After the first 40 minutes or so, I realized that I had made a mistake. My background in gender theory has problematized every encounter with popular culture in the first place. In this case, I was completely and utterly horrified at what I had subjected my child to. Main issues with the film:

  • Ariel trades her voice for a body.
  • Ursula is the ultimate excessive woman (who lives in a vagina, no less)
  • There is no mother
  • The Law of the Father is explicitly introduced in the second song in the film when the daughters of King Triton exult in their names “Great father who loved us and named us well…”
  • Ariel marries at 16.

With each viewing (by now, Ruthie was incessantly inquiring after both Ariel and Ursula), I became more and more engrossed by the representations of gender and gendered relationships. Now I know some of you readers are probably saying what nearly everyone says to me when I go off on the Little Mermaid tirade: “But do you really think Ruthie gets all of that from the film? I mean, c’mon! It’s a kids movie.” This vignette is for you, wary reader.

Ruthie is eating mac and cheese with us at dinnertime. She leans in real close to me, grabs my cheeks with both hands very gently, and says with conviction, “I’m gonna get married like Ariel.” I might have choked. Adam started laughing. I was incredulous. Who told her that she got married?! I was already upset by the fact that Ruthie paid particular attention to the parts when King Triton was mad and by her obsession with Ursula, who she says is “not very nice.” I was equally distraught by her newfound interest in princesses and “pretty” things.

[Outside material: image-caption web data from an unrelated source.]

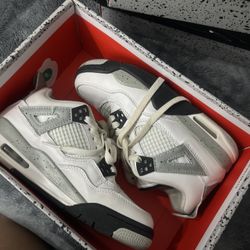 Air Jordan 4 Retro 30th GG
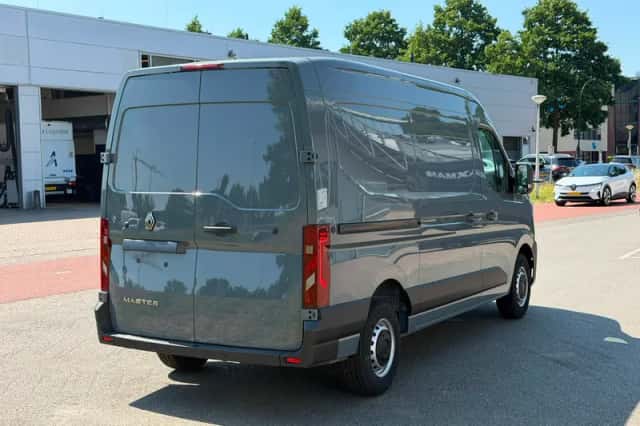 Renault Master (2024) thumbnail 5
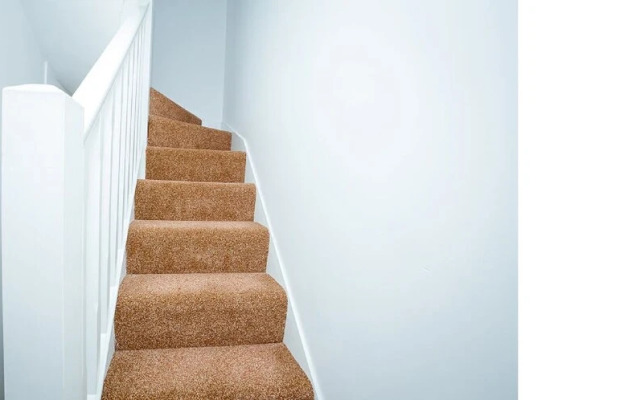 Spacious Home for Groups With Parking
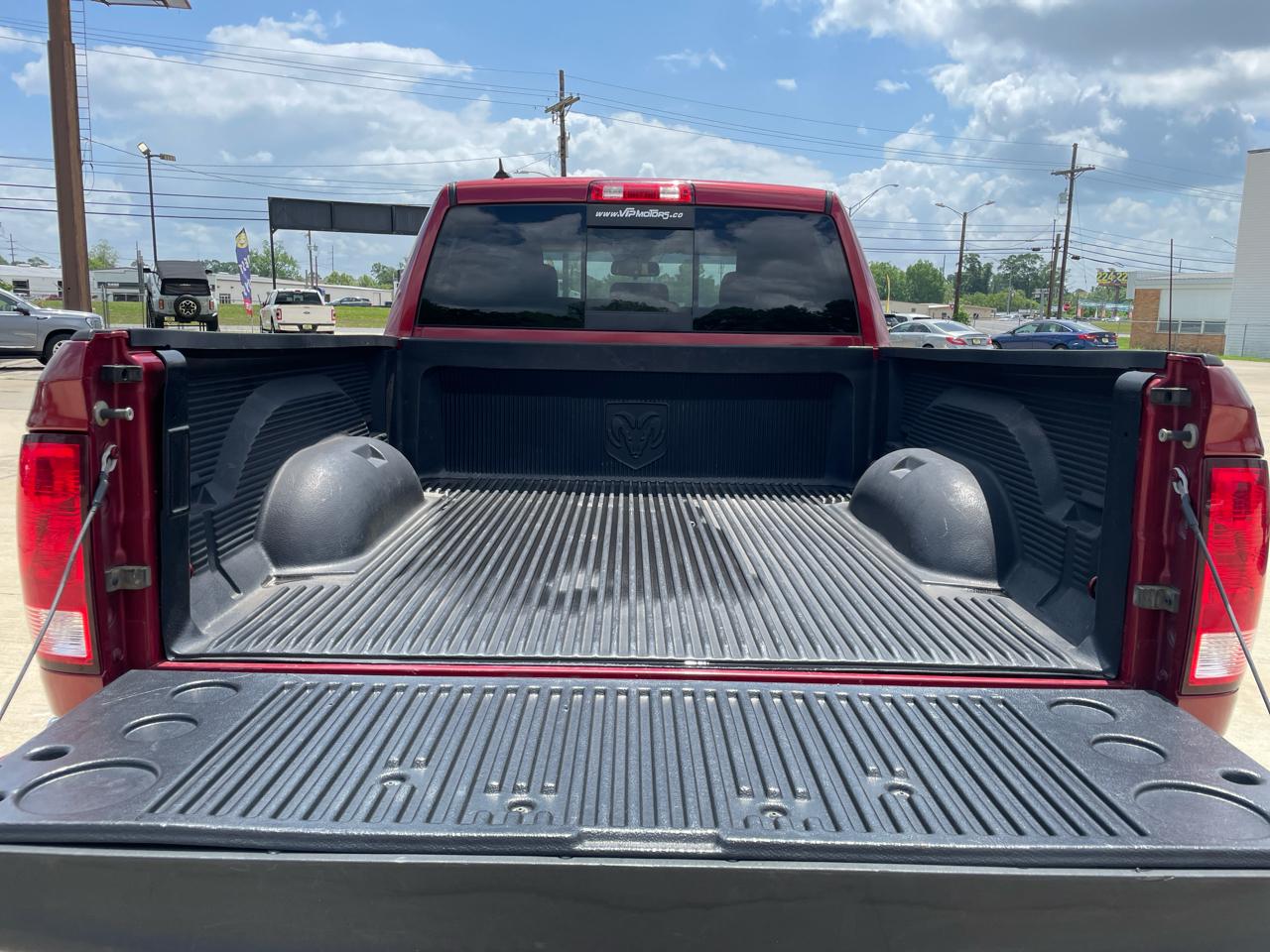 RAM 1500 2WD Quad Cab 140.5" Lone Star 2015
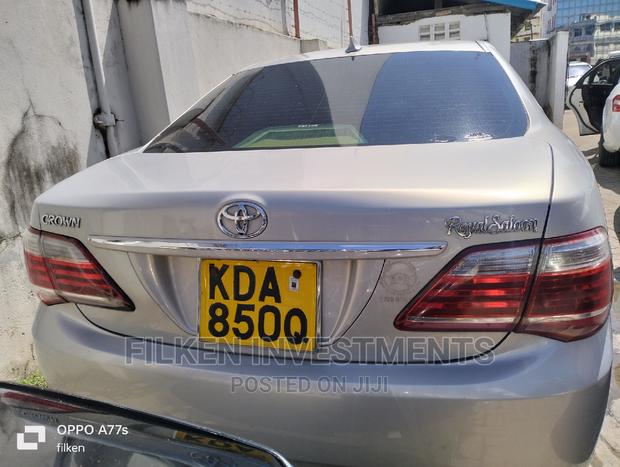 Toyota Crown 2014 Silver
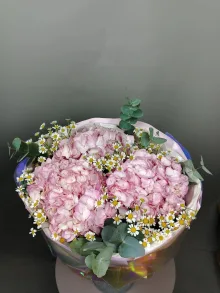Букет с розовой гортензтей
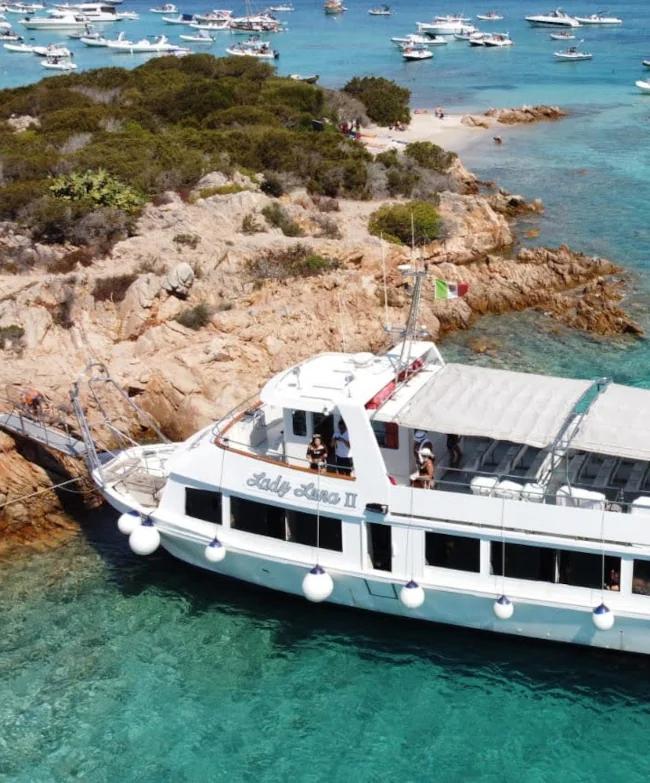 boat Lady Luna 3
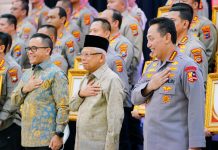Terima Penghargaan dari Pemerintah, Kapolri Komitmen Terus Tingkatkan Layanan Publik FOTO: Wakil Presiden Maruf Amin, Kapolri Jenderal Sigit Prabowo dan Menteri Pendayagunaan Aparatur Negara dan Reformasi Birokrasi (Kemenpan RB)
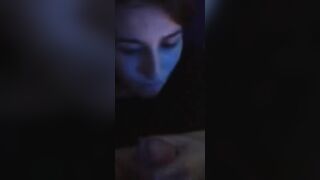 Porco si svuota le palle nella sua bocca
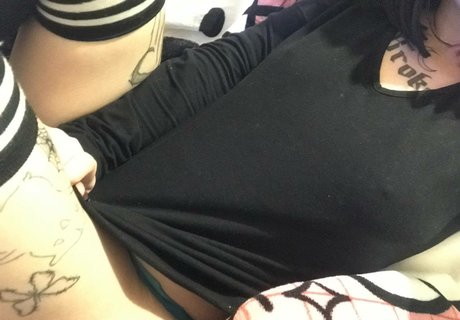 Mitywee Mitywee nude model images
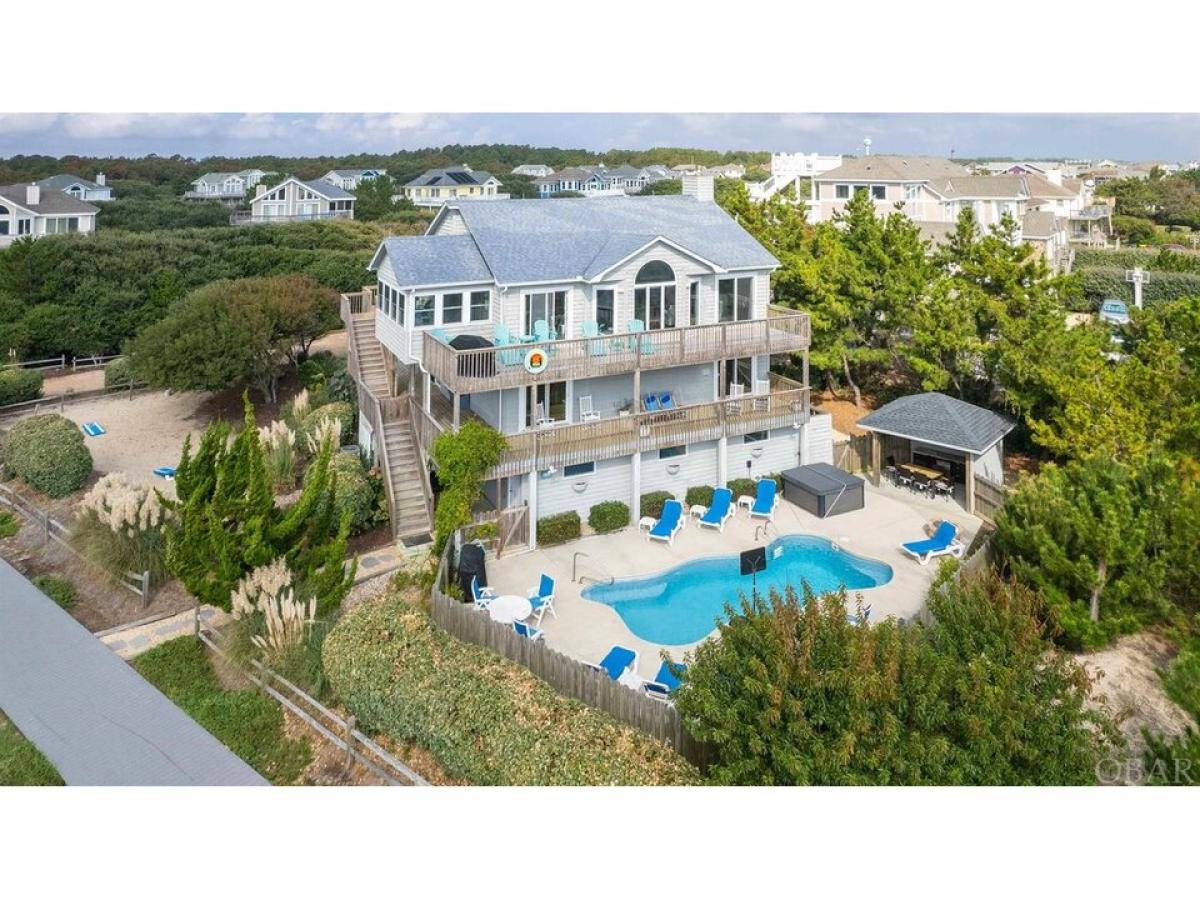 Picture of Home For Sale in Corolla, North Carolina, United States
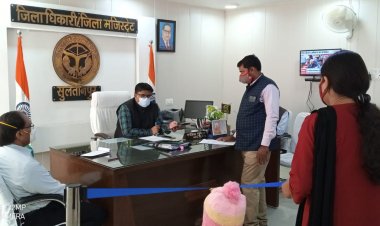 जनता दर्शन में जन समस्याओं का निस्तारण करते हुए जिलाधिकारी।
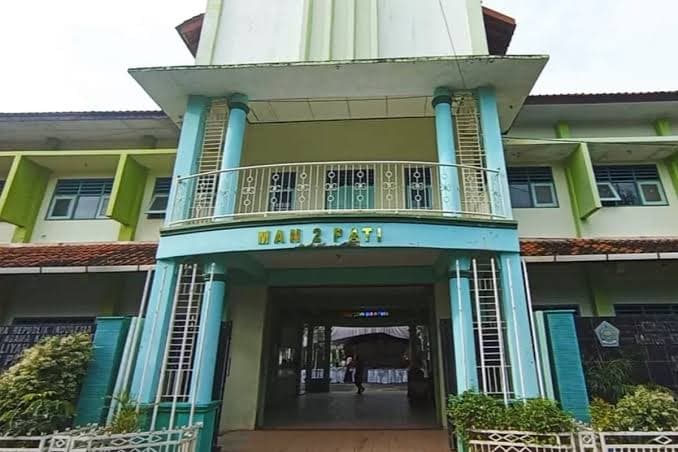 Gedung MAN 2 Pati dengan lingkungan hijau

I’m not entirely sure what we’re going to do about this Disney catastrophe in our household. On the one hand, I don’t want to teach Ruthie the age-old binary that insists good is pretty and bad is ugly. I also don’t like the assumption that women need to be saved (as seen in Snow White, Sleeping Beauty, and many other children’s stories). And the absence of mothers in many of the Disney movies is especially disturbing. However, I was brought up on Disney movies and seem to have turned out alright (for the most part anyways). Several other people whom I esteem and admire have admitted to having favorite Disney movies.

This being said, I have not restricted Ruthie’s Disney movie time. While I remain vigilant over the screenings, I have decided that withholding the movies might not be the best thing either. When she’s old enough to have some idea of how brainwashed she has been, she can unlearn all of the idea that she comes to think of as “natural” as a result of her socialization. Meanwhile, we continue to praise her for being “smart” and “funny” and “pretty.” We notice when she does a good job drawing and we affirm creativity and imagination.

One day I came home from class and found Ruthie and Adam outside looking under a rock. When I walked outside to see what they were up to, Ruthie stuck out her little finger, pointing to a creature that resembled a maggot or something equally disgusting, and said, “Look, Mommy! A gggrrrrruuubbbb. Is he a sweet little boy?” I can say with some certainty that none of the “princesses” featured by Disney would be depicted searching for grub (although Timone and Pumba do have a healthy appetite for such tasty morsels).

In the end, Disney movies will probably not take too much of a toll on her innocent existence… perhaps the best we can do as parents is educate our kids about the world around them as it is rather than censor every single thing that they encounter.